### Given records
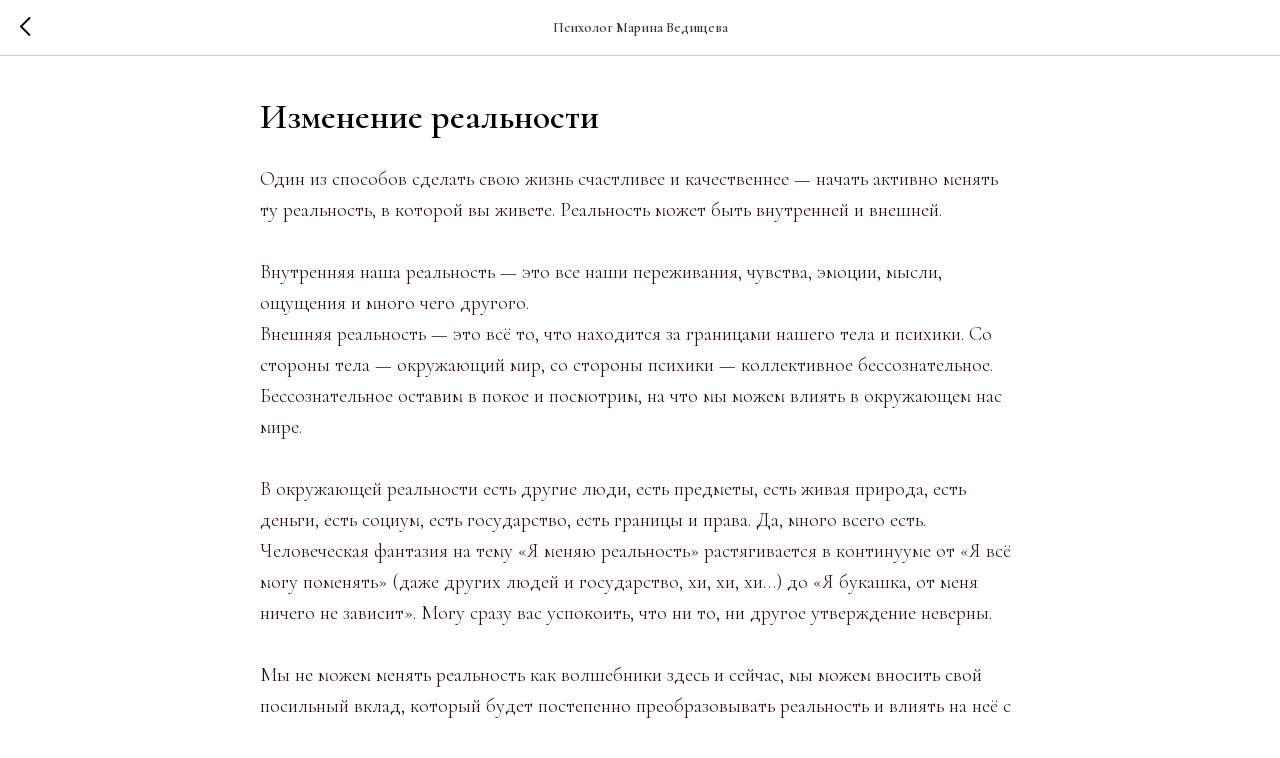

--- FILE ---
content_type: text/plain
request_url: https://www.google-analytics.com/j/collect?v=1&_v=j102&a=1110941680&t=pageview&_s=1&dl=https%3A%2F%2Fpsy-ved.ru%2Ftpost%2Fc4n7ma6521-izmenenie-realnosti&ul=en-us%40posix&dt=%D0%98%D0%B7%D0%BC%D0%B5%D0%BD%D0%B5%D0%BD%D0%B8%D0%B5%20%D1%80%D0%B5%D0%B0%D0%BB%D1%8C%D0%BD%D0%BE%D1%81%D1%82%D0%B8&sr=1280x720&vp=1280x720&_u=IEBAAEABAAAAACAAI~&jid=1431480927&gjid=149631807&cid=215573954.1769198865&tid=UA-50211289-1&_gid=915898356.1769198865&_r=1&_slc=1&z=177663785
body_size: -448
content:
2,cG-XPVGLTKE13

### Problem
Copy the listing exactly, omitting pictures.

### Task result
--- FILE ---
content_type: text/plain
request_url: https://www.google-analytics.com/j/collect?v=1&_v=j102&a=1110941680&t=pageview&_s=1&dl=https%3A%2F%2Fpsy-ved.ru%2Ftpost%2Fc4n7ma6521-izmenenie-realnosti&ul=en-us%40posix&dt=%D0%98%D0%B7%D0%BC%D0%B5%D0%BD%D0%B5%D0%BD%D0%B8%D0%B5%20%D1%80%D0%B5%D0%B0%D0%BB%D1%8C%D0%BD%D0%BE%D1%81%D1%82%D0%B8&sr=1280x720&vp=1280x720&_u=IEBAAEABAAAAACAAI~&jid=1431480927&gjid=149631807&cid=215573954.1769198865&tid=UA-50211289-1&_gid=915898356.1769198865&_r=1&_slc=1&z=177663785
body_size: -448
content:
2,cG-XPVGLTKE13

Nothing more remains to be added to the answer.